Die Internet-Packs S, M und L werden für Prepaidkunden dann Internet-Pack to Go heißen. Für 5 Euro gibt es 30 Megabyte, für 10 Euro bereits eine Flatrate, die jedoch nach 200 MB auf GPRS-Geschwindigkeit gedrosselt wird.
Für 25 Euro erhält man sogar eine Flatrate, die erst nach 5 Gigabyte gedrosselt wird. Telefonica O2 ist somit der erste Netzbetreiber, der nicht versucht, seine Datenkunden über eine längere Zeit an sich zu binden.
Tchibo ist noch günstiger
Daten-Flatrates in den besser ausgebauten Netzen von T-Mobile und Vodafone haben eine Vertragslaufzeit von sechs Monaten und länger. Sie sind - von Aktionsangeboten verschiedener Reseller abgesehen - auch teurer.
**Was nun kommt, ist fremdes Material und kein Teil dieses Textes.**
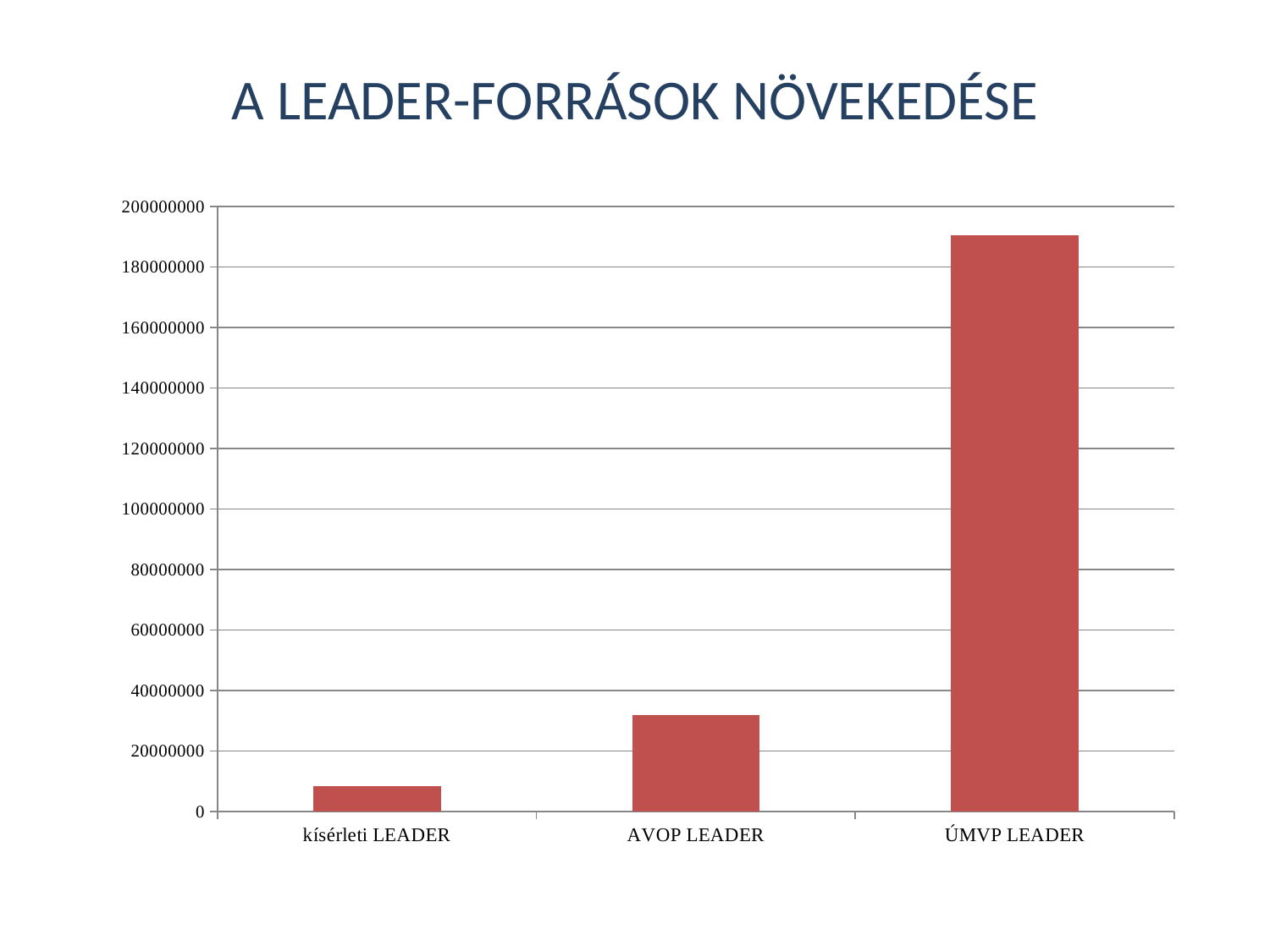
Is the value for AVOP LEADER greater or less than 40000000? less Is the value for kísérleti LEADER greater or less than 20000000? less What is the highest value shown on the vertical axis? 200000000 What is the title of the slide? A LEADER-FORRÁSOK NÖVEKEDÉSE Is the value for AVOP LEADER greater or less than 20000000? greater Which category has the highest value? ÚMVP LEADER How many categories are shown on the x axis? 3 Do the values rise or fall from left to right along the x axis? rise Which category has the lowest value? kísérleti LEADER What kind of chart is shown on the slide? bar chart Which is larger, the value for AVOP LEADER or the value for kísérleti LEADER? AVOP LEADER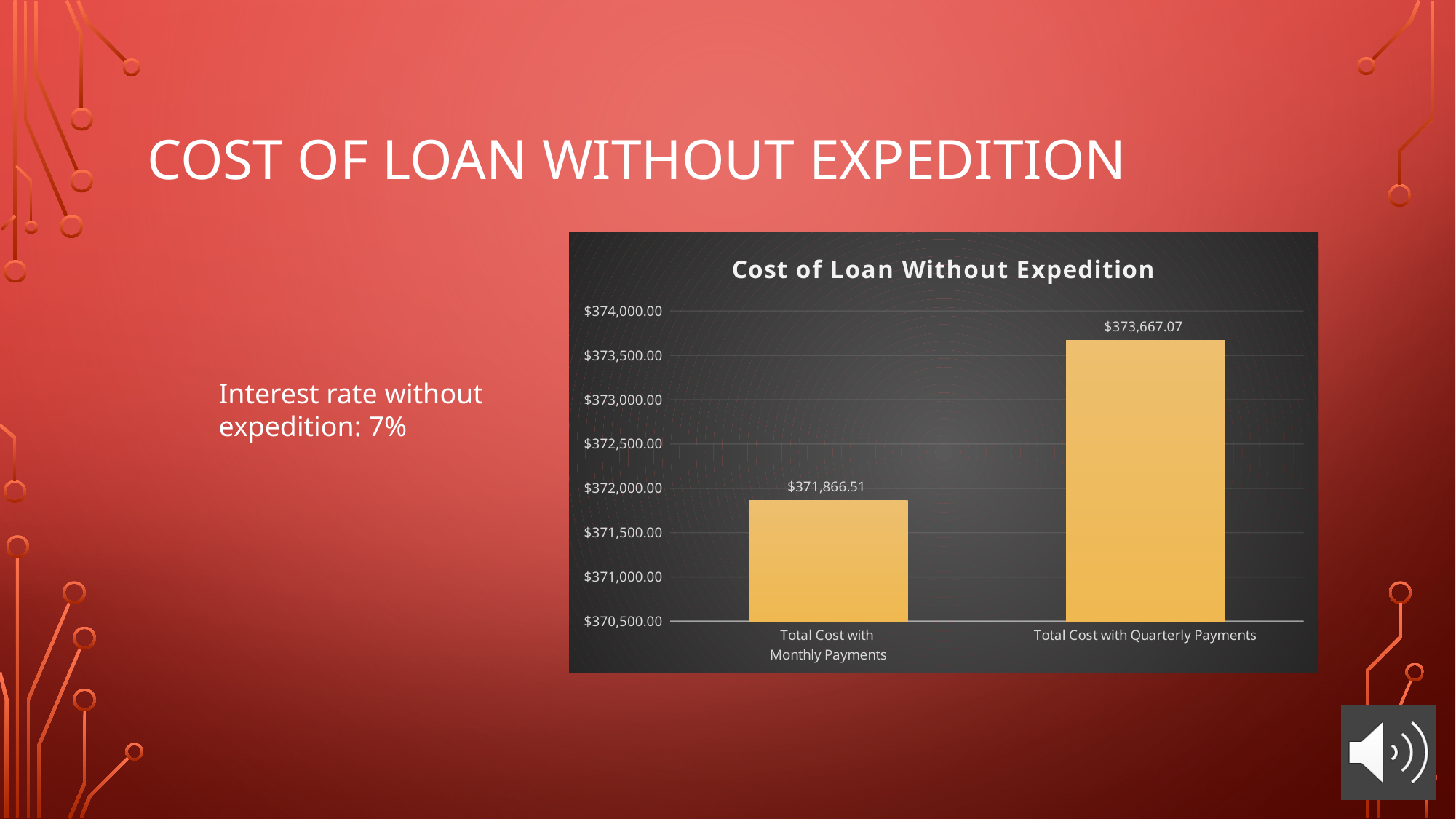
How many categories are shown in the chart? 2 Which category has the highest value? Total Cost with Quarterly Payments What is the difference between Total Cost with Quarterly Payments and Total Cost with Monthly Payments? $1,800.56 What is the value for Total Cost with Quarterly Payments? $373,667.07 Which category has the lowest value? Total Cost with Monthly Payments What kind of chart is shown on the slide? Bar chart Is the value for Total Cost with Quarterly Payments greater or less than $373,500.00? greater What is the value for Total Cost with Monthly Payments? $371,866.51 What is the title of the chart? Cost of Loan Without Expedition Which is larger, Total Cost with Monthly Payments or Total Cost with Quarterly Payments? Total Cost with Quarterly Payments Is the value for Total Cost with Monthly Payments greater or less than $372,000.00? less What is the highest value shown on the vertical axis? $374,000.00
Ebenfalls auf Prepaidbasis und im Netz von O2 gibt es die Daten-Flatrate von Tchibo. Mit 19,95 Euro ist sie günstiger als bei O2 und wird auch erst nach 10 GB in der Geschwindigkeit gedrosselt. Hier muss man allerdings aktiv kündigen, um die Flatrate nur kurzzeitig zu nutzen.